IN THE scriptorium of the Episcopal Palace at Paris, Archbishop Arnaldo labored over the last page of his copy of the Liber pontificalis. Sunlight streamed through the narrow window, illuminating a shaft of floating dust. Arnaldo put the finishing flourish on the page, looked it over once, then wearily set down the quill.
It had been a long and difficult labor, copying out the entire manuscript of The Book of the Popes. The palace scribes had been quite surprised when the archbishop had taken on the task himself rather than assign it to one of them, but Arnaldo had his reasons for doing so. He had not merely duplicated the famous manuscript; he had corrected it. Between the chronicles of the lives of Pope Leo and Pope Benedict, there was now an entry on Pope Joan, restoring her pontificate to its rightful place in history.
He had done this as much out of a feeling of personal loyalty as from a desire to see the truth told. Like Joan, the archbishop was not what he seemed. For Arnaldo, née Arnalda, was actually the daughter of the Frankish steward Arn and his wife, Bona, with whom Joan had resided after her flight from Fulda. Arnalda had been only a small girl then, but she had never forgotten Joan—the kind and intelligent eyes that had regarded her so attentively; the excitement of their daily lessons together; the shared joy of accomplishment as Arnalda had begun to read and write.
She owed Joan a great debt, for it was Joan who had rescued Arnalda’s family from poverty and despair, pointed the way from the dark abyss of ignorance to the light of knowledge, and made possible the high station which Arnalda now enjoyed. Inspired by Joan’s example, Arnalda had also chosen, on approaching adulthood, to disguise herself as a man in order to pursue her ambitions.

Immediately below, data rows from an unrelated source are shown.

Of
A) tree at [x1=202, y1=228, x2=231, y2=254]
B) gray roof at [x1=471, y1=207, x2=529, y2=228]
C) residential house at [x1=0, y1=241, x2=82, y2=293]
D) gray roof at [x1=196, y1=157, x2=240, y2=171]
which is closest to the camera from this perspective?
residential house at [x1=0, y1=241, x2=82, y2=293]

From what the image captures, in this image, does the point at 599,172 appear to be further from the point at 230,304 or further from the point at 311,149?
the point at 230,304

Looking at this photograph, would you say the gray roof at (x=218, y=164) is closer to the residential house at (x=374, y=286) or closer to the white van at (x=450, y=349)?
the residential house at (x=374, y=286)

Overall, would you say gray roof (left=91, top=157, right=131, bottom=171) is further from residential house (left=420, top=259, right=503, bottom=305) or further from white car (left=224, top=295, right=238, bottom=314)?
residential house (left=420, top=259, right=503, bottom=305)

How many others like us are there? Arnalda wondered, not for the first time. How many other women had made the daring leap, abandoning their female identities, giving up lives that might have been filled with children and family, in order to achieve that from which they would otherwise have been barred? Who could know? It might be that Arnalda had unknowingly passed by another such changeling in cathedral or cloister, toiling along in secret and undisclosed sisterhood.
She smiled at the thought. Reaching inside her archbishop’s robes, she clasped the wooden medallion of St. Catherine that hung around her neck. She had worn it constantly ever since the day Joan had given it to her over fifty years ago.

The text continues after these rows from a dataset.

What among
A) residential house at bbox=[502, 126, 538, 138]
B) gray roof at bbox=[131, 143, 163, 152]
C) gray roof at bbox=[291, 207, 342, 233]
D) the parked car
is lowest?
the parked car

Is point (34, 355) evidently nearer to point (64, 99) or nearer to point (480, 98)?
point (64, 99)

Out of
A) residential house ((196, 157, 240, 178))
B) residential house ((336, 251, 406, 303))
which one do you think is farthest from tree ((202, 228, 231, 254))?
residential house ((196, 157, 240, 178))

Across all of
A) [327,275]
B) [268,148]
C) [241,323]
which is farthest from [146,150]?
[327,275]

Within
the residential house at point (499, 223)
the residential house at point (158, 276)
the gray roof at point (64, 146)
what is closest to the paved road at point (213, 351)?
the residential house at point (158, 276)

Tomorrow she would have the manuscript bound in fine leather embossed with gold and placed in the archives of the cathedral library. Somewhere, at least, there would remain a record of Joan the Pope, who, though a woman, was nevertheless a good and faithful Vicar of Christ. Someday her story would be found and told again.
The debt is repaid, Arnalda thought. Requiesce in pace, Johanna Papissa.